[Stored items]
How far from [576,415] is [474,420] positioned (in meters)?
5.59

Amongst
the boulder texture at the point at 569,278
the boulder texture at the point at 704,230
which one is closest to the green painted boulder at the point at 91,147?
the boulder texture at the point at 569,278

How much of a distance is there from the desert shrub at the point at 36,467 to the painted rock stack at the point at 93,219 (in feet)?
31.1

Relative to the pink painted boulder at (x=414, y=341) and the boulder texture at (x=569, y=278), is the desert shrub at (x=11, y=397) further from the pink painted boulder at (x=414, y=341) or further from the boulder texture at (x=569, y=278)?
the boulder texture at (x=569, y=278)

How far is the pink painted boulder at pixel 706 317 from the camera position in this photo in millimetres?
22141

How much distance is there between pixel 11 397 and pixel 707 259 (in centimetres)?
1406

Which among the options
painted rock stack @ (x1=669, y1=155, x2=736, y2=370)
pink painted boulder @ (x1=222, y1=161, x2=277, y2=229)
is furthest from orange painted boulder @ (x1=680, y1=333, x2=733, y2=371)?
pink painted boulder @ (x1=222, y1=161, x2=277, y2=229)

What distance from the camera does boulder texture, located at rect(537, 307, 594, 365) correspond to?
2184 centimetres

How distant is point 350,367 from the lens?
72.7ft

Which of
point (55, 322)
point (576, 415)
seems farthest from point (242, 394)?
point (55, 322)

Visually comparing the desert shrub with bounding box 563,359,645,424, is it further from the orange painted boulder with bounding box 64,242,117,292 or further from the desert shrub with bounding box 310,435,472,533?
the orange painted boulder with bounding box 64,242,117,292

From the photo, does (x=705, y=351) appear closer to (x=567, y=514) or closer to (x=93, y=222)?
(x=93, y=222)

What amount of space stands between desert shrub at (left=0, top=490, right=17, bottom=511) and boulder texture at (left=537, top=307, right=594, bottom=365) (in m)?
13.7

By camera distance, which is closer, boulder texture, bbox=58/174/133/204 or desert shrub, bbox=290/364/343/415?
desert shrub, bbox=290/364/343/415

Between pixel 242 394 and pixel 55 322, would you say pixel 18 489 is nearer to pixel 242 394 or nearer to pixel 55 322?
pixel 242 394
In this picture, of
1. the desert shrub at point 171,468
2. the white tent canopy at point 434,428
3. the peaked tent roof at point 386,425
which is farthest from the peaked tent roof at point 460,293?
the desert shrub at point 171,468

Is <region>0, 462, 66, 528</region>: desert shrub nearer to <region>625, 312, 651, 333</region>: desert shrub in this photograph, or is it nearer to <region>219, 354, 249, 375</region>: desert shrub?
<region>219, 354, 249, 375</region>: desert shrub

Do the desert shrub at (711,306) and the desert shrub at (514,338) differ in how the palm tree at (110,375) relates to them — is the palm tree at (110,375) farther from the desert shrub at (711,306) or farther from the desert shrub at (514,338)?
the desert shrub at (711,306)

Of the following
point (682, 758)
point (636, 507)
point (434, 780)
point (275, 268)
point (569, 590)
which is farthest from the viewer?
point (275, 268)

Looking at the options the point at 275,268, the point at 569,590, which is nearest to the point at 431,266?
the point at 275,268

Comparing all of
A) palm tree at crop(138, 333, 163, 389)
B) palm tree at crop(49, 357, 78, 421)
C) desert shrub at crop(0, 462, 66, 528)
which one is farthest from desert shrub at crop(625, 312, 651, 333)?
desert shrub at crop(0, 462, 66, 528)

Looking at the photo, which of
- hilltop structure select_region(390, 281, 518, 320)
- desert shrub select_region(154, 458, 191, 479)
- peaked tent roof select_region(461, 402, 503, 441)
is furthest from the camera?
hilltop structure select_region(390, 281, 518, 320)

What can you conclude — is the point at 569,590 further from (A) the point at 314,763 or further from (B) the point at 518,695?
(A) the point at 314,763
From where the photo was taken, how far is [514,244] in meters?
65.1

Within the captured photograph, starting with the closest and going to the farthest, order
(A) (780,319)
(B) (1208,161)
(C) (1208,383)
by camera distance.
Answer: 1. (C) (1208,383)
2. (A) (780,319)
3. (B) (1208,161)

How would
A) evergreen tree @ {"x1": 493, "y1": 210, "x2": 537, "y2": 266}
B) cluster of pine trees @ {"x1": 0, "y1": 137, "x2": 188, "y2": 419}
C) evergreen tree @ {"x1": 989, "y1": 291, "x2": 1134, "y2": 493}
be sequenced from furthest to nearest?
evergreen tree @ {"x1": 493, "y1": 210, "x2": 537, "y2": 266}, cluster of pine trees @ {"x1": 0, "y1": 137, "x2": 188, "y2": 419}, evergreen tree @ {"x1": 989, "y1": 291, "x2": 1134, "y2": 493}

▶ _REQUIRED WORK_
Repeat back the data above, exact to the last character.

▶ _EXERCISE RESPONSE_
How far from [576,415] is [474,420] positioned (in meters)?
5.59

Amongst
the boulder texture at the point at 569,278
the boulder texture at the point at 704,230
which one is closest to the green painted boulder at the point at 91,147?
the boulder texture at the point at 569,278

How much of a distance is there from the desert shrub at the point at 36,467 to the painted rock stack at the point at 93,219 (in feet)?
31.1

Relative to the pink painted boulder at (x=414, y=341) and the boulder texture at (x=569, y=278), is the desert shrub at (x=11, y=397) further from the pink painted boulder at (x=414, y=341) or further from the boulder texture at (x=569, y=278)?
the boulder texture at (x=569, y=278)

How far is the pink painted boulder at pixel 706 317 from the camera position in this photo in millimetres?
22141

How much distance is there between pixel 11 397 and pixel 707 259 (in centimetres)?
1406

Which among the options
painted rock stack @ (x1=669, y1=155, x2=736, y2=370)
pink painted boulder @ (x1=222, y1=161, x2=277, y2=229)
is furthest from orange painted boulder @ (x1=680, y1=333, x2=733, y2=371)?
pink painted boulder @ (x1=222, y1=161, x2=277, y2=229)

What distance from the camera does boulder texture, located at rect(537, 307, 594, 365) correspond to?
2184 centimetres

How distant is point 350,367 from the lens?
72.7ft

Which of
point (55, 322)
point (576, 415)
seems farthest from point (242, 394)?
point (55, 322)

Visually comparing the desert shrub with bounding box 563,359,645,424, is it further from the orange painted boulder with bounding box 64,242,117,292 or further from the desert shrub with bounding box 310,435,472,533?
the orange painted boulder with bounding box 64,242,117,292

From the photo, does (x=705, y=351) appear closer to (x=567, y=514) or closer to (x=93, y=222)?
(x=93, y=222)

What amount of space stands between desert shrub at (left=0, top=490, right=17, bottom=511) and boulder texture at (left=537, top=307, right=594, bottom=365) (in m)?
13.7

By camera distance, which is closer, boulder texture, bbox=58/174/133/204 or desert shrub, bbox=290/364/343/415?
desert shrub, bbox=290/364/343/415

Between pixel 242 394 and pixel 55 322, would you say pixel 18 489 is nearer to pixel 242 394 or nearer to pixel 55 322?
pixel 242 394
In this picture, of
1. the desert shrub at point 171,468
2. the white tent canopy at point 434,428
3. the peaked tent roof at point 386,425
which is farthest from the peaked tent roof at point 460,293?
the desert shrub at point 171,468

Is <region>0, 462, 66, 528</region>: desert shrub nearer to <region>625, 312, 651, 333</region>: desert shrub in this photograph, or is it nearer to <region>219, 354, 249, 375</region>: desert shrub?
<region>219, 354, 249, 375</region>: desert shrub

Do the desert shrub at (711,306) and the desert shrub at (514,338) differ in how the palm tree at (110,375) relates to them — is the palm tree at (110,375) farther from the desert shrub at (711,306) or farther from the desert shrub at (514,338)?
the desert shrub at (711,306)

Of the following
point (682, 758)
point (636, 507)
point (434, 780)
point (275, 268)
point (569, 590)
which is farthest from the viewer?
point (275, 268)

Looking at the options the point at 275,268, the point at 569,590, which is nearest to the point at 431,266?
the point at 275,268

Comparing all of
A) palm tree at crop(138, 333, 163, 389)
B) palm tree at crop(49, 357, 78, 421)
C) desert shrub at crop(0, 462, 66, 528)
which one is farthest from desert shrub at crop(625, 312, 651, 333)?
desert shrub at crop(0, 462, 66, 528)

Looking at the photo, which of
- hilltop structure select_region(390, 281, 518, 320)
- desert shrub select_region(154, 458, 191, 479)
- peaked tent roof select_region(461, 402, 503, 441)
is furthest from the camera?
hilltop structure select_region(390, 281, 518, 320)

What can you conclude — is the point at 569,590 further from (A) the point at 314,763 or further from (B) the point at 518,695?
(A) the point at 314,763
From where the photo was taken, how far is [514,244] in meters?
65.1

Within the captured photograph, starting with the closest and going to the farthest, order
(A) (780,319)
(B) (1208,161)
(C) (1208,383)
by camera distance.
Answer: 1. (C) (1208,383)
2. (A) (780,319)
3. (B) (1208,161)

How would
A) evergreen tree @ {"x1": 493, "y1": 210, "x2": 537, "y2": 266}
B) cluster of pine trees @ {"x1": 0, "y1": 137, "x2": 188, "y2": 419}
C) evergreen tree @ {"x1": 989, "y1": 291, "x2": 1134, "y2": 493}
be sequenced from furthest to nearest?
evergreen tree @ {"x1": 493, "y1": 210, "x2": 537, "y2": 266}, cluster of pine trees @ {"x1": 0, "y1": 137, "x2": 188, "y2": 419}, evergreen tree @ {"x1": 989, "y1": 291, "x2": 1134, "y2": 493}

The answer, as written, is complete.